[Recorded data]
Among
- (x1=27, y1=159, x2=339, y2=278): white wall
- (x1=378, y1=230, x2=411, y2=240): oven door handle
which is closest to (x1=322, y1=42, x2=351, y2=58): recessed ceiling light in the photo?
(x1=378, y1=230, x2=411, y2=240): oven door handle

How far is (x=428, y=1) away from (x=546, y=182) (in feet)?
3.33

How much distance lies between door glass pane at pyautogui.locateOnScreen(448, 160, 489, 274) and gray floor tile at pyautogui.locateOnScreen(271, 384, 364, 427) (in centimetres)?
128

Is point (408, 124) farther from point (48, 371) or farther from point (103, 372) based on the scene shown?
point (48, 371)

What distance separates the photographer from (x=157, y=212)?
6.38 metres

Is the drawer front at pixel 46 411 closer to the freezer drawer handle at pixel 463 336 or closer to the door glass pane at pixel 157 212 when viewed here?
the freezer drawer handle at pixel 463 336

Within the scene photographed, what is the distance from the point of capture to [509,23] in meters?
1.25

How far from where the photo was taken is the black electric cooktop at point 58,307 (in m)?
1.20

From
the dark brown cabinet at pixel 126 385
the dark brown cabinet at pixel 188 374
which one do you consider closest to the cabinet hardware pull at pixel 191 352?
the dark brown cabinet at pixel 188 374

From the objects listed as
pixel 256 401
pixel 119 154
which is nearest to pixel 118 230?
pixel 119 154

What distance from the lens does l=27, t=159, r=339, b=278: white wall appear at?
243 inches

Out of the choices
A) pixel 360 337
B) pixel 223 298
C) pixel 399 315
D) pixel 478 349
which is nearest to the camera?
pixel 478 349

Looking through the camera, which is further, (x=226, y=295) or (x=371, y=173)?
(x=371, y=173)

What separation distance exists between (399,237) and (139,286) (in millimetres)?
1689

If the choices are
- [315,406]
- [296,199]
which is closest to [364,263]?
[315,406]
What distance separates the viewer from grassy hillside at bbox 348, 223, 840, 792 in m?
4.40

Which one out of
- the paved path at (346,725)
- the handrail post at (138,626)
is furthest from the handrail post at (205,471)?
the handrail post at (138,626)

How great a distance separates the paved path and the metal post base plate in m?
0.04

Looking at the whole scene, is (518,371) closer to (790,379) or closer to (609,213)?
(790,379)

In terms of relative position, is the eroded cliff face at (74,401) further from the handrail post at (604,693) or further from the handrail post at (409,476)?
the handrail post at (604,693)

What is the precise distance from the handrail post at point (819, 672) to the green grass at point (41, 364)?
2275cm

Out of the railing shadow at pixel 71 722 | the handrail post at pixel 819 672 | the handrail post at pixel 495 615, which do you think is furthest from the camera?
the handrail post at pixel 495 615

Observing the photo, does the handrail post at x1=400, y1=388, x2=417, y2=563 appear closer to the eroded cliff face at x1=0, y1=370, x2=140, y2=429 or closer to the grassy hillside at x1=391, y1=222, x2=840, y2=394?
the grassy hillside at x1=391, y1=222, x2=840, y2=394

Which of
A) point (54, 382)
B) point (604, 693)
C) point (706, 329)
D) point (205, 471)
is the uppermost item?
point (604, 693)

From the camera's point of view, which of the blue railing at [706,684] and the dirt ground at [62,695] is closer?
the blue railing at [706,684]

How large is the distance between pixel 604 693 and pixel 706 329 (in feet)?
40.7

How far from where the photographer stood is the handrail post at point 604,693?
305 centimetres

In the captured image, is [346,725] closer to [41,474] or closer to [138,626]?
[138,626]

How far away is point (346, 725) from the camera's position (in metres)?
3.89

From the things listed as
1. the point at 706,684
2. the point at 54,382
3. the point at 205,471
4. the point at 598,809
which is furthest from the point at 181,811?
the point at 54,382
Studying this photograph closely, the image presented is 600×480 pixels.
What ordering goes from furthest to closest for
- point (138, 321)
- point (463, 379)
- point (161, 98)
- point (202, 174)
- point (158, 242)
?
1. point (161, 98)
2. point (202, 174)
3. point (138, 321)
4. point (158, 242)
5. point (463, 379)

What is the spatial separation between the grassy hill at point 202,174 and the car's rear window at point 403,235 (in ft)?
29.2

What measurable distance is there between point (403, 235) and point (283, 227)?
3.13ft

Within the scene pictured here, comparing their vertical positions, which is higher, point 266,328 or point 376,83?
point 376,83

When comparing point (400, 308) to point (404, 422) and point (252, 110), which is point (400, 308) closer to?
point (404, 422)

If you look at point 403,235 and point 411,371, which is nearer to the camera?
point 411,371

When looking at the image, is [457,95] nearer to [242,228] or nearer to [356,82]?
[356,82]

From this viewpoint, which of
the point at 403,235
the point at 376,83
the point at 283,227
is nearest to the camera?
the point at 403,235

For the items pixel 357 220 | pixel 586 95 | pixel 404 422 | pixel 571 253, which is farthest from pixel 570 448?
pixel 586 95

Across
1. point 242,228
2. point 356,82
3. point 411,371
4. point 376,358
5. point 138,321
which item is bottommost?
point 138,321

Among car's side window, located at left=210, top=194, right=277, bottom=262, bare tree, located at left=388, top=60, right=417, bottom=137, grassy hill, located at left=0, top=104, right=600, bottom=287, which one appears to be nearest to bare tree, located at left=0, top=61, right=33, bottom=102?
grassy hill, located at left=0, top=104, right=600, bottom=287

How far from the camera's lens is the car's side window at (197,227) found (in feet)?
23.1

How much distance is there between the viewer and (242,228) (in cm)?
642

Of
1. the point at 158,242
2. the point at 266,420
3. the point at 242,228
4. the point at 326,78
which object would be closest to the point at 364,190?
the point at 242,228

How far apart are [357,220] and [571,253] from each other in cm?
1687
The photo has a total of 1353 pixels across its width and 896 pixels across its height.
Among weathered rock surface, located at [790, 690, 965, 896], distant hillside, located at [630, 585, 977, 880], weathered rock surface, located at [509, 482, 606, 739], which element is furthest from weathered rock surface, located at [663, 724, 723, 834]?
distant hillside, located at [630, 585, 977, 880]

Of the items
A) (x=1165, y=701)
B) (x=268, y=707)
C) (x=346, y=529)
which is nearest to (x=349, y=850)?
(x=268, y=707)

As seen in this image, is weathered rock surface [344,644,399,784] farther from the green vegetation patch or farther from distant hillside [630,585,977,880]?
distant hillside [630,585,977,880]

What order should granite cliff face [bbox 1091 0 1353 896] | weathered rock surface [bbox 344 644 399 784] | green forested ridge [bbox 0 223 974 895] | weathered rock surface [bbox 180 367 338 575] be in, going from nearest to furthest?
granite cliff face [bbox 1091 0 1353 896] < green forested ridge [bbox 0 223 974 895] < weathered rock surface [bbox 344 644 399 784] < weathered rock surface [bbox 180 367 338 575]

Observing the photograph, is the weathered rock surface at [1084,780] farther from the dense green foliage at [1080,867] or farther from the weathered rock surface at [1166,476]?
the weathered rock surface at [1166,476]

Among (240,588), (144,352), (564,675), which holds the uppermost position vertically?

[The problem] Rewrite all of the lines above with "recessed ceiling light" switched to "ceiling lamp" wherever it occurs, leaving everything else as it is.

[Result for this task]
Among
- (x1=27, y1=159, x2=339, y2=278): white wall
- (x1=378, y1=230, x2=411, y2=240): oven door handle
which is closest to (x1=322, y1=42, x2=351, y2=58): ceiling lamp in the photo?
(x1=378, y1=230, x2=411, y2=240): oven door handle

How far is (x=428, y=1) away from (x=546, y=182) (in feet)?
3.33

How much distance lies between door glass pane at pyautogui.locateOnScreen(448, 160, 489, 274) and gray floor tile at pyautogui.locateOnScreen(271, 384, 364, 427) (in centimetres)?
128

Is point (408, 124) farther from point (48, 371) or farther from point (103, 372) based on the scene shown?
point (48, 371)

What distance separates the photographer from (x=157, y=212)?
6.38 metres

Is the drawer front at pixel 46 411 closer to the freezer drawer handle at pixel 463 336 or closer to the door glass pane at pixel 157 212 when viewed here?
the freezer drawer handle at pixel 463 336

Within the scene photographed, what is the distance from the point of capture to [509,23] in meters?
1.25

How far from where the photo was taken is the black electric cooktop at point 58,307 (in m)?
1.20

From
the dark brown cabinet at pixel 126 385
the dark brown cabinet at pixel 188 374
which one do you consider closest to the cabinet hardware pull at pixel 191 352?
the dark brown cabinet at pixel 188 374

From the objects listed as
pixel 256 401
pixel 119 154
which is nearest to pixel 118 230?
pixel 119 154

What distance from the lens does l=27, t=159, r=339, b=278: white wall appear at?
243 inches

Out of the choices
A) pixel 360 337
B) pixel 223 298
C) pixel 399 315
D) pixel 478 349
which is nearest to the camera?
pixel 478 349

Looking through the camera, which is further, (x=226, y=295) or (x=371, y=173)?
(x=371, y=173)

What separation distance exists between (399,237) and (139,286) (in millimetres)?
1689

If the choices are
- [315,406]
- [296,199]
which is closest to [364,263]?
[315,406]
What distance separates the viewer from grassy hillside at bbox 348, 223, 840, 792 in m?
4.40

Which one out of
- the paved path at (346,725)
- the handrail post at (138,626)
is furthest from the handrail post at (205,471)?
the handrail post at (138,626)

How great a distance separates the paved path and the metal post base plate in m?
0.04

Looking at the whole scene, is (518,371) closer to (790,379) or closer to (609,213)?
(790,379)

In terms of relative position, is the eroded cliff face at (74,401) further from the handrail post at (604,693) or further from the handrail post at (409,476)?
the handrail post at (604,693)

What is the precise distance from the handrail post at point (819, 672) to the green grass at point (41, 364)?
2275cm

Out of the railing shadow at pixel 71 722 | the handrail post at pixel 819 672 | the handrail post at pixel 495 615, which do you think is furthest from the camera?
the handrail post at pixel 495 615

Observing the photo, does the handrail post at x1=400, y1=388, x2=417, y2=563 appear closer to the eroded cliff face at x1=0, y1=370, x2=140, y2=429 or closer to the grassy hillside at x1=391, y1=222, x2=840, y2=394?
the grassy hillside at x1=391, y1=222, x2=840, y2=394

Which of
A) point (54, 382)
B) point (604, 693)
C) point (706, 329)
D) point (205, 471)
is the uppermost item?
point (604, 693)

From the camera's point of view, which of the blue railing at [706,684] and the dirt ground at [62,695] is closer?
the blue railing at [706,684]

How large is the distance between pixel 604 693 and pixel 706 329 (in feet)?
40.7

How far from where the photographer stood is the handrail post at point 604,693?
305 centimetres

In the captured image, is [346,725] closer to [41,474] or closer to [138,626]?
[138,626]

How far away is point (346, 725) from the camera's position (in metres)?
3.89

From the things listed as
1. the point at 706,684
2. the point at 54,382
3. the point at 205,471
4. the point at 598,809
which is furthest from the point at 181,811?
the point at 54,382
Studying this photograph closely, the image presented is 600×480 pixels.
What ordering goes from furthest to closest for
- point (138, 321)
- point (463, 379)
- point (161, 98)
- point (202, 174)
- point (158, 242)
?
1. point (161, 98)
2. point (202, 174)
3. point (138, 321)
4. point (158, 242)
5. point (463, 379)

What is the spatial separation between the grassy hill at point 202,174 and the car's rear window at point 403,235 (in ft)?
29.2

What measurable distance is there between point (403, 235) and point (283, 227)?
3.13ft

Within the scene pictured here, comparing their vertical positions, which is higher, point 266,328 or point 376,83?
point 376,83

When comparing point (400, 308) to point (404, 422) and point (252, 110), which is point (400, 308) closer to?
point (404, 422)

If you look at point 403,235 and point 411,371, which is nearer to the camera?
point 411,371

When looking at the image, is [457,95] nearer to [242,228] or nearer to [356,82]?
[356,82]

From this viewpoint, which of
the point at 403,235
the point at 376,83
the point at 283,227
is nearest to the camera?
the point at 403,235

For the items pixel 357 220 | pixel 586 95 | pixel 404 422 | pixel 571 253, which is farthest from pixel 570 448?
pixel 586 95

Across
1. point 242,228
2. point 356,82
3. point 411,371
4. point 376,358
5. point 138,321
which item is bottommost?
point 138,321

Among car's side window, located at left=210, top=194, right=277, bottom=262, bare tree, located at left=388, top=60, right=417, bottom=137, grassy hill, located at left=0, top=104, right=600, bottom=287, which one appears to be nearest to bare tree, located at left=0, top=61, right=33, bottom=102?
grassy hill, located at left=0, top=104, right=600, bottom=287

How far from the camera's lens is the car's side window at (197,227) found (in feet)?
23.1

How much distance is there between the viewer and (242,228) (in cm)?
642

Of
1. the point at 158,242
2. the point at 266,420
3. the point at 242,228
4. the point at 326,78
which object would be closest to the point at 364,190?
the point at 242,228

How far apart are [357,220] and [571,253] from each other in cm?
1687
The photo has a total of 1353 pixels across its width and 896 pixels across its height.
Among weathered rock surface, located at [790, 690, 965, 896], distant hillside, located at [630, 585, 977, 880], weathered rock surface, located at [509, 482, 606, 739], which element is furthest from weathered rock surface, located at [663, 724, 723, 834]?
distant hillside, located at [630, 585, 977, 880]

Of the items
A) (x=1165, y=701)
B) (x=268, y=707)
C) (x=346, y=529)
which is nearest to (x=349, y=850)?
(x=268, y=707)

As seen in this image, is weathered rock surface [344,644,399,784] farther from the green vegetation patch or farther from distant hillside [630,585,977,880]?
distant hillside [630,585,977,880]

What order should granite cliff face [bbox 1091 0 1353 896] | weathered rock surface [bbox 344 644 399 784] | green forested ridge [bbox 0 223 974 895] | weathered rock surface [bbox 180 367 338 575] be in, going from nearest to furthest?
granite cliff face [bbox 1091 0 1353 896] < green forested ridge [bbox 0 223 974 895] < weathered rock surface [bbox 344 644 399 784] < weathered rock surface [bbox 180 367 338 575]

Observing the photograph, is the weathered rock surface at [1084,780] farther from the dense green foliage at [1080,867] or farther from the weathered rock surface at [1166,476]?
the weathered rock surface at [1166,476]

Among (240,588), (144,352), (564,675), which holds the uppermost position vertically?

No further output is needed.